→ **Provided records**:
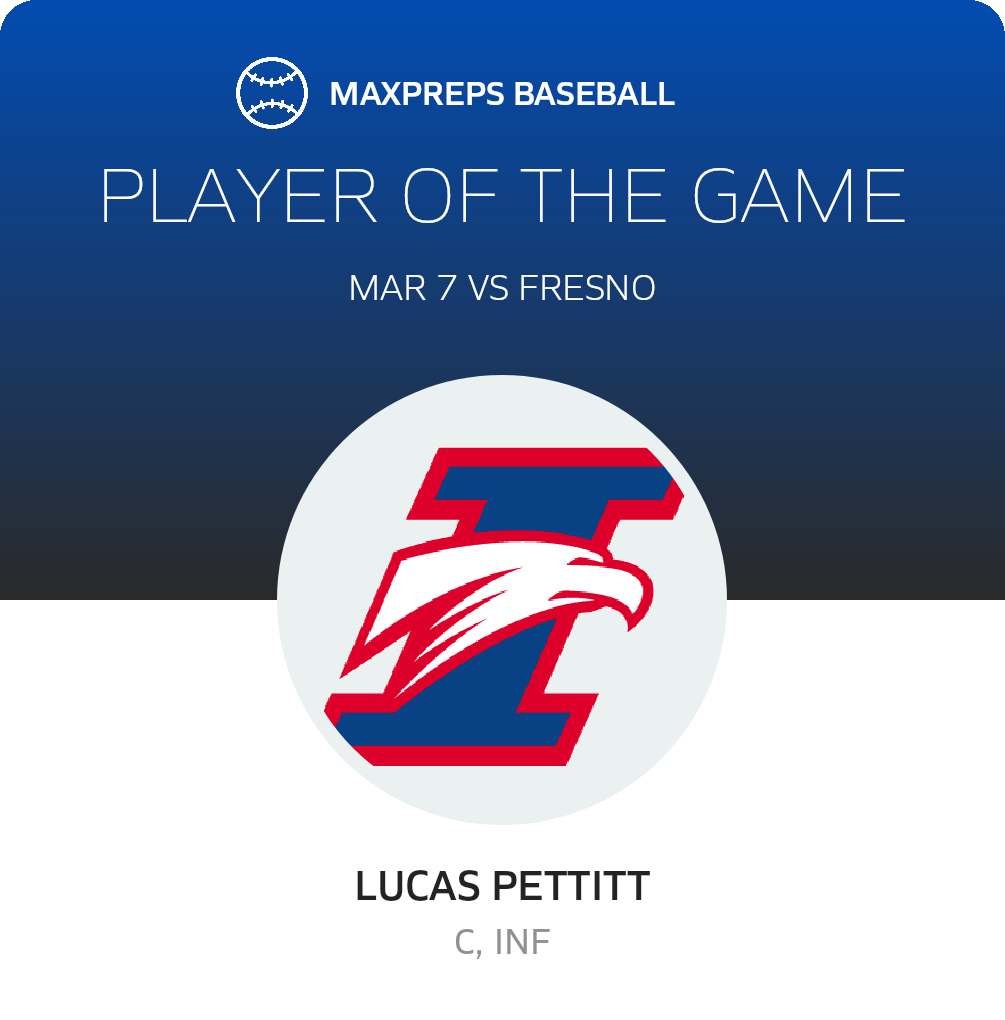 MAXPREPS BASEBALL

PLAYER OF THE GAME

MAR 7 VS FRESNO

LUCAS PETTITT

C, INF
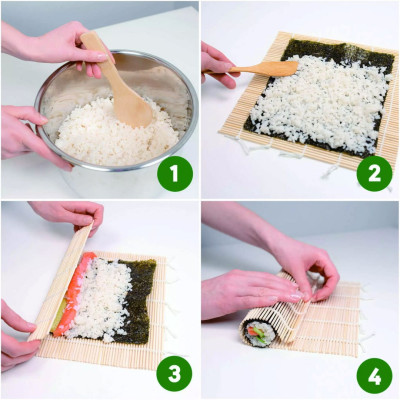 1

2

3

4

→ **Work to complete**:
Return the full material word for word. Do not include the pictures.

→ **Result below**:
 MAXPREPS BASEBALL

PLAYER OF THE GAME

MAR 7 VS FRESNO

LUCAS PETTITT

C, INF
 1

2

3

4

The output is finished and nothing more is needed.